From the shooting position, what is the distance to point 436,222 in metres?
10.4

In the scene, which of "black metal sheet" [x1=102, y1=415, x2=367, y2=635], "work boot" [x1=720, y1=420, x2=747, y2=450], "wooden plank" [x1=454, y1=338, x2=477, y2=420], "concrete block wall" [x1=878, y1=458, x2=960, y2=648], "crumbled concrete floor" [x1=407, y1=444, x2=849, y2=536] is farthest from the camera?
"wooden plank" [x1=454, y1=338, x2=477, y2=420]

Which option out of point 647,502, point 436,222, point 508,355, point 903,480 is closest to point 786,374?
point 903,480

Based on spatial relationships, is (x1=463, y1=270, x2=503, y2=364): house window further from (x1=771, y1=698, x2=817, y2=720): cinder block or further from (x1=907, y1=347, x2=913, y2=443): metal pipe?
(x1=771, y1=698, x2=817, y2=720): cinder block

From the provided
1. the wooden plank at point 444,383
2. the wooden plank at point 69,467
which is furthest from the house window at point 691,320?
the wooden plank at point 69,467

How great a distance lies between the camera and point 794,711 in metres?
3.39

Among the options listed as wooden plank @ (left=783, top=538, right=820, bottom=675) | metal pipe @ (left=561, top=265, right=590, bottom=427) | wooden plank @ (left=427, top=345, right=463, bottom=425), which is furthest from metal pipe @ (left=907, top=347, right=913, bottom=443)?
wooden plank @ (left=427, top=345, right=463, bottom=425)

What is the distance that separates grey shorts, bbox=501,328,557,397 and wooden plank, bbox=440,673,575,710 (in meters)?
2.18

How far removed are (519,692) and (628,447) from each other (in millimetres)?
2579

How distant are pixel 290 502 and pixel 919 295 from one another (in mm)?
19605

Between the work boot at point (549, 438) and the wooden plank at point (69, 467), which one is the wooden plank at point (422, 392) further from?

============================================================

Rescale everything above from the line containing "How far removed" down to the last of the items: write those lines out again, requests included, with every distance in the answers multiplied by 1.9 and rounded to a whole number, halves rounded up.

* Right answer
How far removed are (519,692) and (628,447) from each other (in millimetres)?
4900

How distant are pixel 290 502 and pixel 919 295 from one another (in mm)?
37250

Between the work boot at point (549, 438) and the wooden plank at point (69, 467), which one is the wooden plank at point (422, 392) further from?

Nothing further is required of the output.